Apt get install libdumbnet dev: the same as libdnet

Apt get install OpenSSL libssl dev: the encryption component of SSL, providing Sha and MD5 file signatures

apt-cache search lua

#Install Libpcap source code

tar -zxvf libpcap-1.9.0.tar.gz

cd libpcap-1.9.0

./configure && make && make install

#Source code installation nghttp2

tar -zxvf nghttp2-1.35.1.tar.gz

cd nghttp2-1.35.1

./configure && make && make install

#Source code installation luajit

tar -zxvf LuaJIT-2.0.5.tar.gz

Make & & make install (PS: none. / configure)

#Source code installation PCRE

tar -zxvf pcre-8.42.tar.gz

cd pcre-8.42.tar.gz

./configure && make && make install

#Source installation DAQ

tar -zxvf daq-2.0.6.tar.gz

cd daq-2.0.6

./configure && make && make install

#Source code installation snort

tar -xvzf snort-2.9.7.0.tar.gz                           

cd snort-2.9.7.0

./configure --enable-sourcefire

make

make install

#Update shared library

ldconfig                                                         

ln -s /usr/local/bin/snort /usr/sbin/snort

snort -V

If it’s Ubuntu, it’s simple:

sudo apt-get update
sudo apt-get upgrade
sudo apt-get install snort
#Check whether the installation is successful
snort -V

Part A:

Listening port ens37: sudo snort -i ens37 -dev icmp and src 192.168.204.132 -l /var/log/snort

No.2 unit Ping:

Unit 1:

Use Wireshark to open the saved log record:

Part B:

Start telnet of unit 1:

Install OpenBSD inetd:

sudo apt-get install openbsd-inetd

To install telnetd:
sudo apt-get install telnetd

Restart OpenBSD inetd
sudo /etc/init.d/openbsd-inetd restart

To view the running status of Telnet:
sudo netstat -a | grep telnet

Unit 1 started monitoring and logging:

sudo snort -i ens37 -b tcp and src 192.168.204.132 and dst port 23

Request from unit 2:

sudo telnet 192.168.204.131

Unit 1:

Wireshark open log:

sudo wireshark /var/log/snort/snort.log.1605864340

Part C:

Create a new snort rule set file in the snort rule set directory IDS / rules of unit 1 new.rules To alarm the request packets from the external host and the target is the current host 80 / TCP port.
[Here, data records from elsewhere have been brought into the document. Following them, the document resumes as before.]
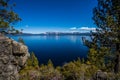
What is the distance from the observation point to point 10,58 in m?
12.1

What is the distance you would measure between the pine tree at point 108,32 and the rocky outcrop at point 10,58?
7510 millimetres

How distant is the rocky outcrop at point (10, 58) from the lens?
11.7m

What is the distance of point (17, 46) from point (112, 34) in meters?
8.24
The alarm message is user-defined

sudo gedit /etc/snort/rules/local.rules

Input:alert tcp any any -> 192.168.204.131 80 (msg:"WARNING! There is http connect!" ;sid:26287)
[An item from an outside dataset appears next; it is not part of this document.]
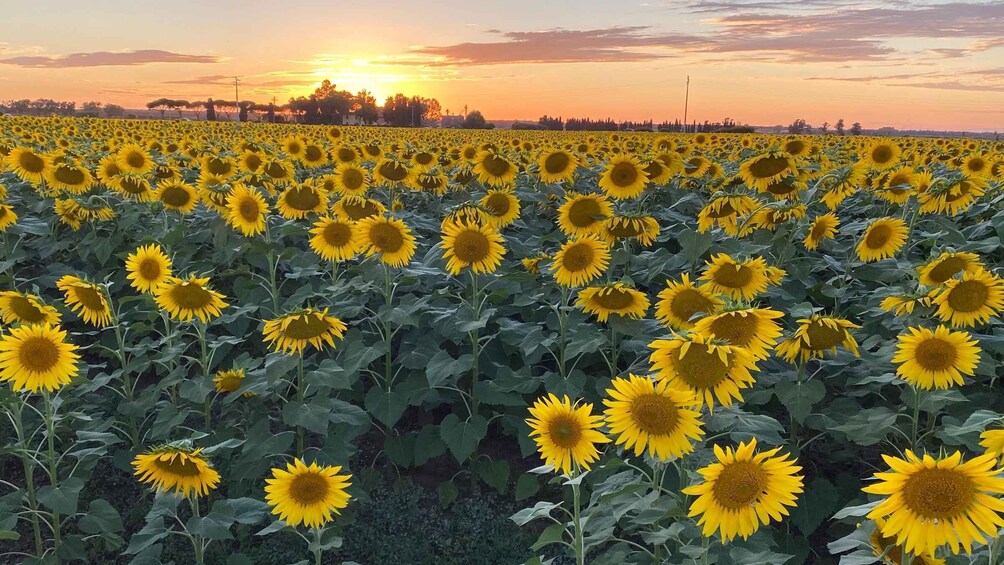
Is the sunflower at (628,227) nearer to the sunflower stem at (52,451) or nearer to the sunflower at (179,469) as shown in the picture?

edit snort.conf Configuration file to include loacl.rules Rule set file:

gedit /etc/snort/rules/local.rules

add to:include $RULE_PATH/local.rules

Install Apache:

sudo apt install apache2 -y

Open Apache:

sudo service apache2 start

Start snort for monitoring in the form of intrusion detection

snort -c /etc/snort/snort.conf -A console -i ens37

Host 2 accesses the server of host 1 in the browser:

Engine 1 warning:

4、 Experimental summary

Through this experiment, I learned the deployment of Snort and the use of related commands, and realized the power of snort. In the process of using, I constantly encounter problems and solve problems. From this process, I also learned a lot of knowledge, and learned three ways of snort, sniffer mode, packet logger mode, and network intrusion detection system mode. Sniffer mode is only to capture network packets displayed on the terminal, packet recorder mode is to store the captured packets to disk, intrusion detection mode is the most complex, which can analyze data packets, detect according to rules, and make response. However, Snort also has some disadvantages. Snort is operated by various functional plug-ins, and its installation is complicated. Sometimes, the software plug-ins may affect the program operation due to version problems; snort matches all the traffic data according to the rules, and sometimes produces many false positives of legitimate programs.